Taking a shower in those days was a dream and a resentful dream, no treated water and no water taps. The only shower I saw and I used to shower was a God provided shower “Rain”. The rest of the miracles with showers were done at the river where there was a water fall. Swimming in dirty water was a childhood hobby. Not a laughing matter.
The cloud and thunderstorm made natural water taps to run high for us. So we used the water for arts and crafts. Clay soil was to make pots and mugs. So I learned types of soils, loam soil, sand soil and clay soil; Arts and Crafts teachers! Ooh Painful but better than sports teachers who used to give us just six inches of sugar cane during sports day. I should have stayed home but who wants to be canned?
A lady who visited our village in those days from UNICEF said “You kids look beautiful and healthy”. She didn’t take our samples to the lab for examination; but anyway we looked healthy. “ Don’t charge the cup from outside but later from inside”.
In boarding schools no letter was received by a student without being opened by school administration. Wee! No joke. No kissing at all amongst students unlike the western countries. The headmaster never shaved his beards and he looked like what you can imagine. My head was shaved like a soccer field in Brazil; it looked like a mirror.
The teacher was the master and final, the parent was only to get information about the pupil’s performance. Teachers never took into account about bed bugs in dormitories, but were interested only in academic, food and school regulations.
These teachers used to command school girls to go to their houses and sweep their houses; I mean sweep their houses. Then in the next few months at the health center a radio will be heard because this girl gave birth. Which radio is that is it FM- female-girl or MW male-boy?
The radio is singing; breast feeding lessons are given to a child mother of the child. The cock crows and the dog parks; the smooth silence is heard and life continues as the child mother retreats to her home leaving the teacher whose house was swept at school working. FM radio station was famous for the commercials-dowry.
The sufferer, the victim and the defendant’s lives were separated. The little token –the radio that was recently donated keeps making announcements yet no batteries. Child support.

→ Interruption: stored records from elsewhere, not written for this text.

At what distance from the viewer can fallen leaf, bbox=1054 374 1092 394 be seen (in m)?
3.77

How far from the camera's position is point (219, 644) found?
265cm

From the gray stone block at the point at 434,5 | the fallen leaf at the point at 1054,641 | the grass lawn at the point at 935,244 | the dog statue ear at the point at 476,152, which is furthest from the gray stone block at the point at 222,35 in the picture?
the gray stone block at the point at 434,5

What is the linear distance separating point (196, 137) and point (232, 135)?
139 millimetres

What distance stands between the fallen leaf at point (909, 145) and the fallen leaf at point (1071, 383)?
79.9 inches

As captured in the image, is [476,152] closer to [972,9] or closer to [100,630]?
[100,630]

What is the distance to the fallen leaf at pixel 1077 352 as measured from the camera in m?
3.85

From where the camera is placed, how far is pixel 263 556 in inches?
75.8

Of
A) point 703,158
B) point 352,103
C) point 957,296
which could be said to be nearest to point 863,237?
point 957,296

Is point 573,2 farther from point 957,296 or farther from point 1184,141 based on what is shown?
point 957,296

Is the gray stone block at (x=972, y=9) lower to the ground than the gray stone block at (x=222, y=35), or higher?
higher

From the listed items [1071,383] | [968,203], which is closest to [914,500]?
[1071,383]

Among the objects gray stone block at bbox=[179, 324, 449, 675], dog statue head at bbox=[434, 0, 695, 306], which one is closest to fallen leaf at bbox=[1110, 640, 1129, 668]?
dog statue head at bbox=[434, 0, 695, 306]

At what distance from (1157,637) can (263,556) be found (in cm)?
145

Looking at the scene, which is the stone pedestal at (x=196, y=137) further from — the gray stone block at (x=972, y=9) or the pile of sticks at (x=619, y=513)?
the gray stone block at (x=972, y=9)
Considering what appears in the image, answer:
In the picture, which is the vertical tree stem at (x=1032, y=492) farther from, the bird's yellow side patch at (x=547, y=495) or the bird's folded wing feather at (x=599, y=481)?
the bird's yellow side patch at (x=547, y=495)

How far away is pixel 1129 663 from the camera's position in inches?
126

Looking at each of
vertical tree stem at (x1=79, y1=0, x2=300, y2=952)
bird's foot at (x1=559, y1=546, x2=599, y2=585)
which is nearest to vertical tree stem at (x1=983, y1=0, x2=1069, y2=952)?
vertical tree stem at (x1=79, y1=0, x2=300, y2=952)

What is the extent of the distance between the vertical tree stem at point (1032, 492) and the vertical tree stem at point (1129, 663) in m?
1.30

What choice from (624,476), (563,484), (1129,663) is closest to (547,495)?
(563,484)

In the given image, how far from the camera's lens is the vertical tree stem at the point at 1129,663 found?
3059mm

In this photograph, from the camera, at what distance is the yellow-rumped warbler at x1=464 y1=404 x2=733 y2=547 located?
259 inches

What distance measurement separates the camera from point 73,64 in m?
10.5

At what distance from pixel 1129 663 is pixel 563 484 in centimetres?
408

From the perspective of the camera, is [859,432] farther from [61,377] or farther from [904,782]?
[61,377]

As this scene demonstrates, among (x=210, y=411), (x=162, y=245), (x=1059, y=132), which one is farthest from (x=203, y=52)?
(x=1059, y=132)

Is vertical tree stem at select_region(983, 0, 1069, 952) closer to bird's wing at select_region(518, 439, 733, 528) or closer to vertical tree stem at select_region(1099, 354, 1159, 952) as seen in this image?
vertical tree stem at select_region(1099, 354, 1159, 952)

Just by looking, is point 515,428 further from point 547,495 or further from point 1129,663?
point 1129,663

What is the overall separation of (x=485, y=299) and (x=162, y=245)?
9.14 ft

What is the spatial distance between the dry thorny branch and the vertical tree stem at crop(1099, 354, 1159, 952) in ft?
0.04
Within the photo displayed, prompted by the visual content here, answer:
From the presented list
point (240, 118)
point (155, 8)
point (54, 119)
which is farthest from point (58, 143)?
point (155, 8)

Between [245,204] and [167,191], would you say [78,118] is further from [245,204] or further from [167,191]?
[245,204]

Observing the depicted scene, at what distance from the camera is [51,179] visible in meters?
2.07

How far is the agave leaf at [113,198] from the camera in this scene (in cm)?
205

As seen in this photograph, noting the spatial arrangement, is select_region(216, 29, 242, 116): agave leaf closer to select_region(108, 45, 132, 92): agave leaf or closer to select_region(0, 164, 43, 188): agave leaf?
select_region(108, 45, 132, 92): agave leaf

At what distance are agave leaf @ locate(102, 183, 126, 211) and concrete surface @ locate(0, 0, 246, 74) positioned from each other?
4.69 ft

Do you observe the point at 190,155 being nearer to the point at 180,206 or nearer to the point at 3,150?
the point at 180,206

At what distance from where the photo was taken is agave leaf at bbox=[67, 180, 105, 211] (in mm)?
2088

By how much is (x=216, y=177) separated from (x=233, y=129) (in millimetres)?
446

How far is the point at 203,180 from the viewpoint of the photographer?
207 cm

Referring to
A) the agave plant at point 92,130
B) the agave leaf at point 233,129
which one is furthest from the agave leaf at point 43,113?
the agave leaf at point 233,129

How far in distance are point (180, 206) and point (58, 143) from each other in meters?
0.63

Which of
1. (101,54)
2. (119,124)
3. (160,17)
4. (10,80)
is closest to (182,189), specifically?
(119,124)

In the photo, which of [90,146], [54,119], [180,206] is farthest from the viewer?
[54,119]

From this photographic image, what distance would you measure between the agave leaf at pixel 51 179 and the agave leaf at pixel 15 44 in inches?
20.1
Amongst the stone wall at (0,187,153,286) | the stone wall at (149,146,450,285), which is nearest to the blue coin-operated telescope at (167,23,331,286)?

Today’s life is opposite than those days. There is no long distance trekking to school, roads are good and vehicles available, mobile phones, personal TV in schools, much freedom than those days. Parents have detrimental say today by teasing teachers to take them to court if they are excessive to their children; that makes teachers to back off on many affairs in school. Then creating much freedom to commit violence in school. Still girls are asked to sweep teachers houses in some areas may be they want to purchase radios.
Properties don’t give grievances on school matters; destroying them means more money from parents pockets to renovate them. It is wise and humble to resort to peaceful demonstrations than being imprisoned with past tense actions of destruction that benefits nobody other than harboring pain.
We keep burying the dead establishing a historical trend that will never change but keeping on the wire until and forever. Peace is peaceful that violence the son of destruction.
Those days generators were expensive not like today where every village is almost equipped with electric power line, so do schools. Students today have the dress code freedom than those days.
Childhood life in Diaspora is quite different due to lenient base of cultural and traditional institutions; a mixture of multiple cultures and strong peer groups. The sense of academic foundation in Diaspora doesn’t anticipate or advocate violence in academic institutions, but provide dialogue as the venue for settlement. Our mission in village institutions should be peace for total peace and advocacy for dialogue.